Your task → Print each of the items below word for word, omitting the pictures.
Input for this task below:
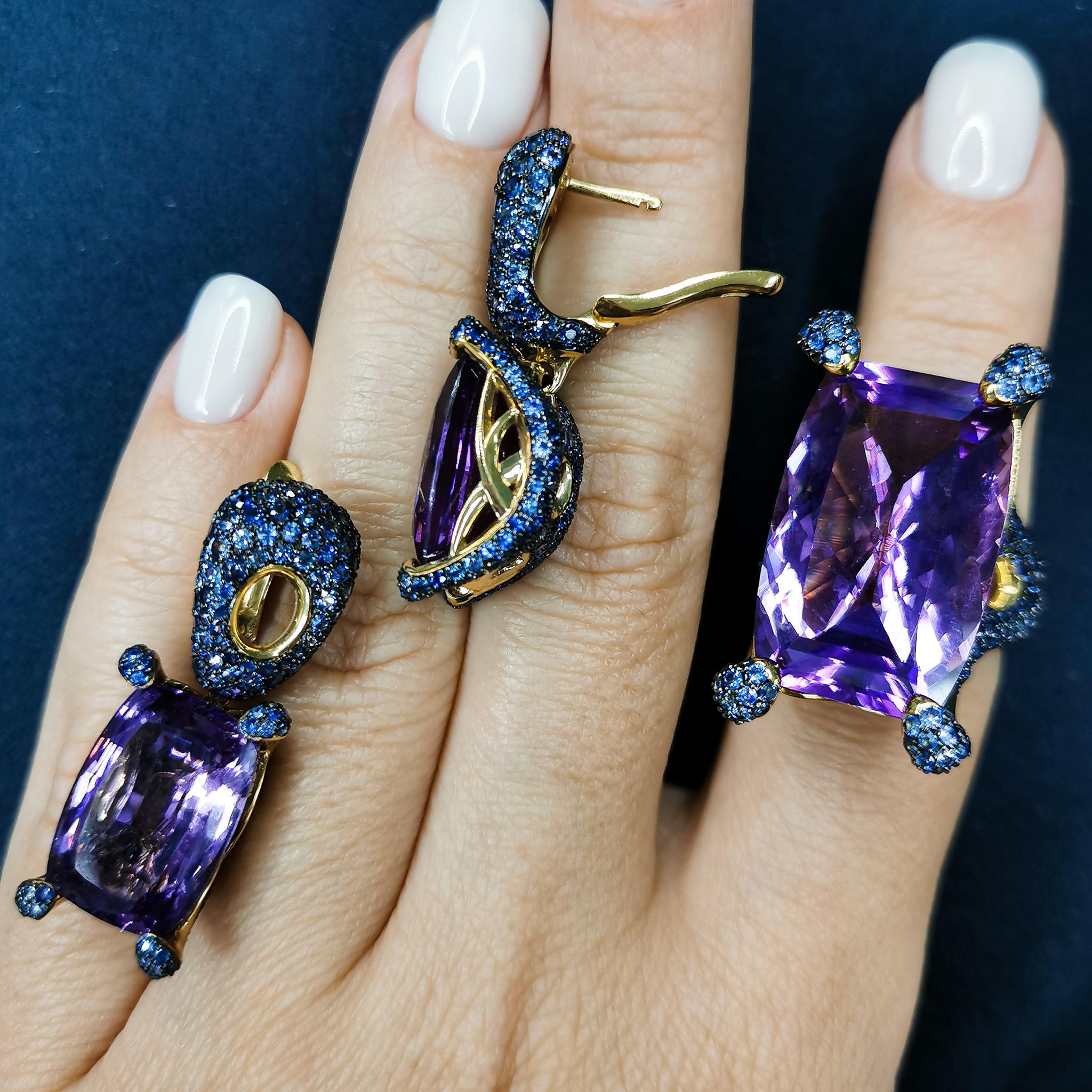 Suite aus 18 Karat Gelbgold mit Amethyst, blauen Saphiren und Saphiren im Zustand „Neu“ im Angebot in Bangkok, TH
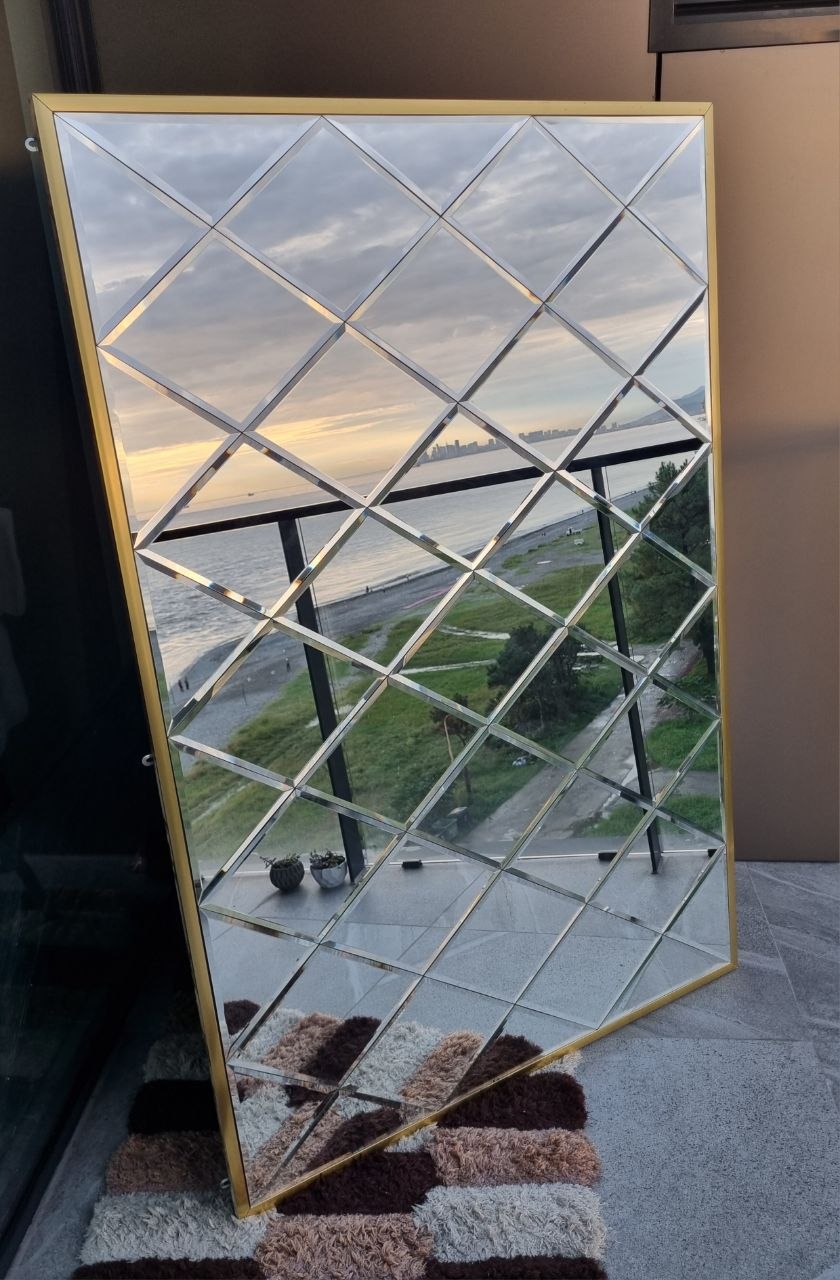 Большое декоративное зеркало Art Deco 111×167 см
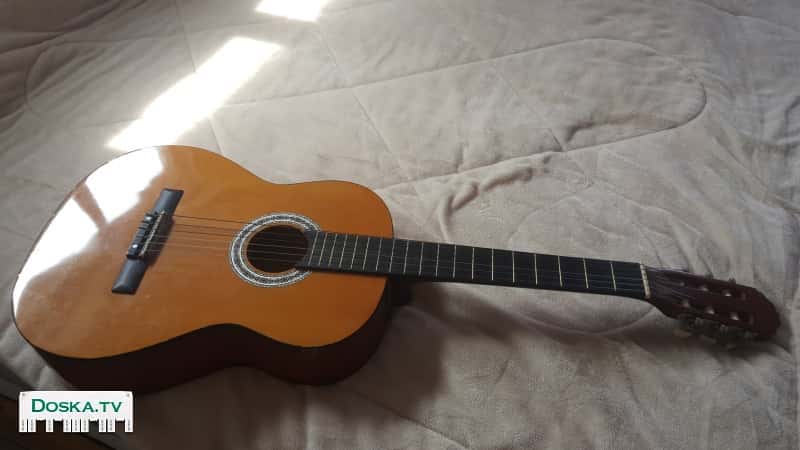 Гитара в отличном состоянии. торг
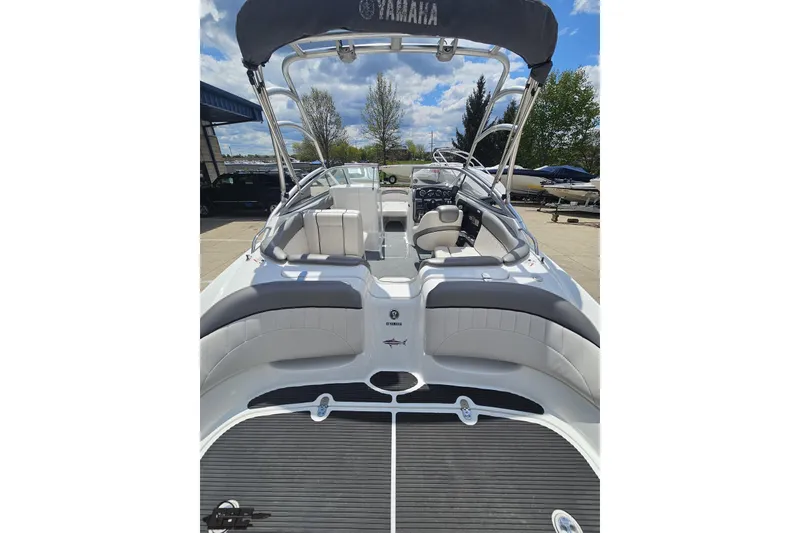 Slide: The Image of 2007 Yamaha Boats AR230 HO, sleek interior view with seating and controls. - 37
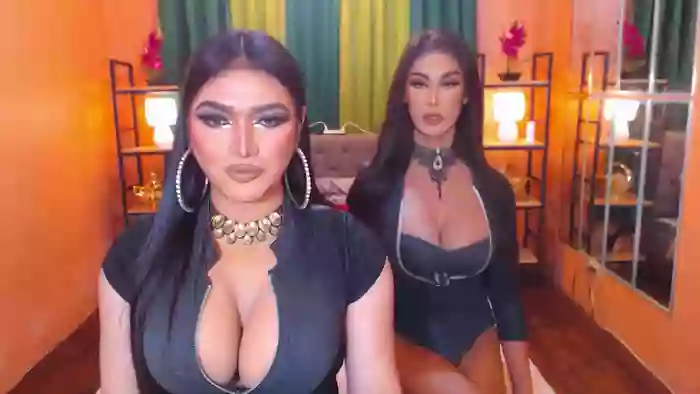 LaraSmithSabrinaSumaDuo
End of Input for this task.
Output of the exercise →
 Suite aus 18 Karat Gelbgold mit Amethyst, blauen Saphiren und Saphiren im Zustand „Neu“ im Angebot in Bangkok, TH
 Большое декоративное зеркало Art Deco 111×167 см
 Гитара в отличном состоянии. торг
 Slide: The Image of 2007 Yamaha Boats AR230 HO, sleek interior view with seating and controls. - 37
 LaraSmithSabrinaSumaDuo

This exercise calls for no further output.